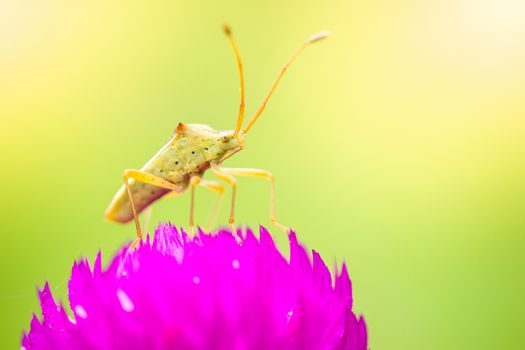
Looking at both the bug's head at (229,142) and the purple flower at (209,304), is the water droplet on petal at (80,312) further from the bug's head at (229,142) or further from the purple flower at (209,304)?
the bug's head at (229,142)

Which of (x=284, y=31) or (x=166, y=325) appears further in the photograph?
(x=284, y=31)

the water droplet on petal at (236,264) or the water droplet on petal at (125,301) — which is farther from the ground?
the water droplet on petal at (236,264)

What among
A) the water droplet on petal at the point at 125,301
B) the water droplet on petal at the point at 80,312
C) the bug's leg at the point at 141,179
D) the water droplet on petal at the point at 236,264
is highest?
the bug's leg at the point at 141,179

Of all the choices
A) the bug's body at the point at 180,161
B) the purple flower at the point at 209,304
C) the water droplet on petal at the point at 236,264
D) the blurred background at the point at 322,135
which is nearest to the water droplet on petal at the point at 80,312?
the purple flower at the point at 209,304

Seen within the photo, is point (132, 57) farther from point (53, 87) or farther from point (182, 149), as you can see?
point (182, 149)

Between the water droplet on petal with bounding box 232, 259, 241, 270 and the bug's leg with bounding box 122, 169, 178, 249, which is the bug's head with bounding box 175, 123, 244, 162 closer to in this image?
the bug's leg with bounding box 122, 169, 178, 249

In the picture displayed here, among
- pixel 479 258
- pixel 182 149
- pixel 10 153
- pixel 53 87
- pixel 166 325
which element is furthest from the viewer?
pixel 53 87

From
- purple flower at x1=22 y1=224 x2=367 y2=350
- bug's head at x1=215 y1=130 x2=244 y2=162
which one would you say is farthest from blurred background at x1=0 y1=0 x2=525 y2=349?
purple flower at x1=22 y1=224 x2=367 y2=350

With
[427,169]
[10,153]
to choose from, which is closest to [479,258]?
[427,169]
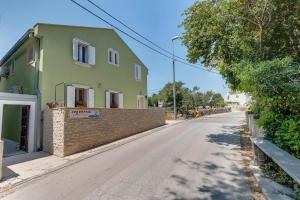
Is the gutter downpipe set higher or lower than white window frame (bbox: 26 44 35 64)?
lower

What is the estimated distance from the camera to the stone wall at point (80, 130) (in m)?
9.42

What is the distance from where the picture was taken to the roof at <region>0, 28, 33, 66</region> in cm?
1120

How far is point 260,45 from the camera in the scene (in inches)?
359

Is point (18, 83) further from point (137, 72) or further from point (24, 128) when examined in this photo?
point (137, 72)

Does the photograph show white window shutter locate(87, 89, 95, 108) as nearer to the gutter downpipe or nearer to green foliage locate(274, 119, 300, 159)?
the gutter downpipe

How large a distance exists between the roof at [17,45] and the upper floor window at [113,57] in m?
5.44

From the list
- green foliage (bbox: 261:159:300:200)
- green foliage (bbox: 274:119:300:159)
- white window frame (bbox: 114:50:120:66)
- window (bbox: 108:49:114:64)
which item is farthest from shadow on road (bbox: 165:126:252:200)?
white window frame (bbox: 114:50:120:66)

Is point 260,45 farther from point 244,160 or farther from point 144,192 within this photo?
point 144,192

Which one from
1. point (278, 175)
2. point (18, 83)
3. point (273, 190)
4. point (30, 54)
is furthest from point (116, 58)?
point (273, 190)

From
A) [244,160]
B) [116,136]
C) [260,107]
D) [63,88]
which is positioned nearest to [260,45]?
[260,107]

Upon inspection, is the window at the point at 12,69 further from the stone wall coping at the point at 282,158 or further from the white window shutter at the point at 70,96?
the stone wall coping at the point at 282,158

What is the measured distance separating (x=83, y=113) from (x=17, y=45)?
6772mm

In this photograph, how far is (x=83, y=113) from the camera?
33.6ft

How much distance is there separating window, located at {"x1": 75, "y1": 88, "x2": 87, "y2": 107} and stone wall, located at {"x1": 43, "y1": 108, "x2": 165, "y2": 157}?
78.0 inches
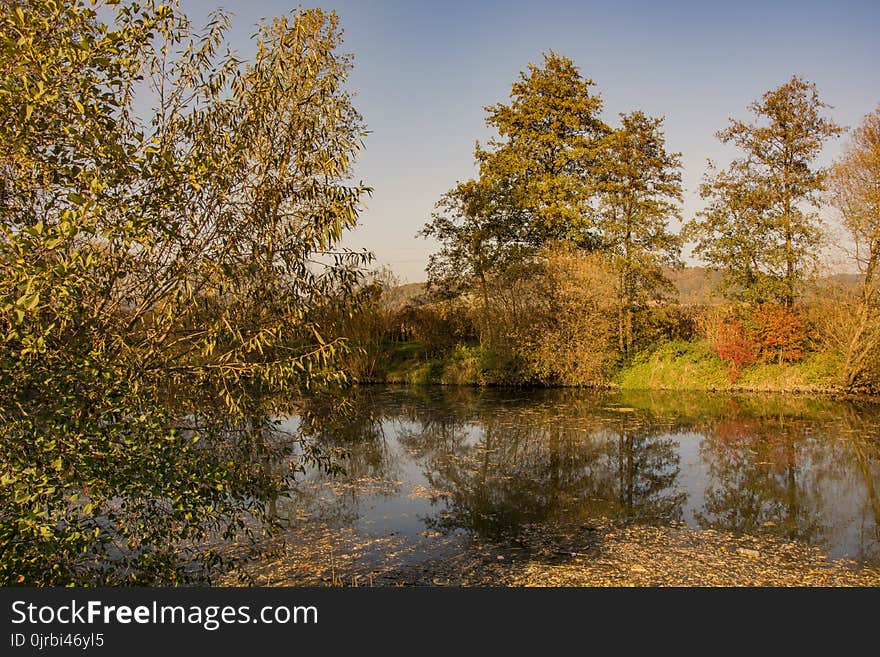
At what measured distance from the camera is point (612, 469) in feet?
40.5

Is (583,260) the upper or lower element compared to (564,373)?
upper

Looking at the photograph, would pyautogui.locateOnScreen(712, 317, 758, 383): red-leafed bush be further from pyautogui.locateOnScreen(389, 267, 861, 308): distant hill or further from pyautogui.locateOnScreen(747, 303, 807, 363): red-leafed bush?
pyautogui.locateOnScreen(389, 267, 861, 308): distant hill

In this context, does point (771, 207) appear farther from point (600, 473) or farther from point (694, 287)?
point (600, 473)

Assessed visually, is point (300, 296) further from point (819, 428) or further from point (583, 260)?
point (583, 260)

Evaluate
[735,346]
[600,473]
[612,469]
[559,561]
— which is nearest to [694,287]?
[735,346]

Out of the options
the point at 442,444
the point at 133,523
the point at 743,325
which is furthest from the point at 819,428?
the point at 133,523

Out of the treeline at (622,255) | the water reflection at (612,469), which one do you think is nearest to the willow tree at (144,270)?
the water reflection at (612,469)

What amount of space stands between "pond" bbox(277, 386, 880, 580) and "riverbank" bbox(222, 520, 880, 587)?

************

DIRECTIVE: Would you set out the lines as a numbered list, starting at the line containing "Out of the treeline" and ending at the last of the entries, with blank lines left out?

EXERCISE OUTPUT:
1. Out of the treeline at (622,255) | the water reflection at (612,469), which one do you think is nearest to the willow tree at (144,270)?
2. the water reflection at (612,469)
3. What amount of space stands between "pond" bbox(277, 386, 880, 580) and "riverbank" bbox(222, 520, 880, 587)?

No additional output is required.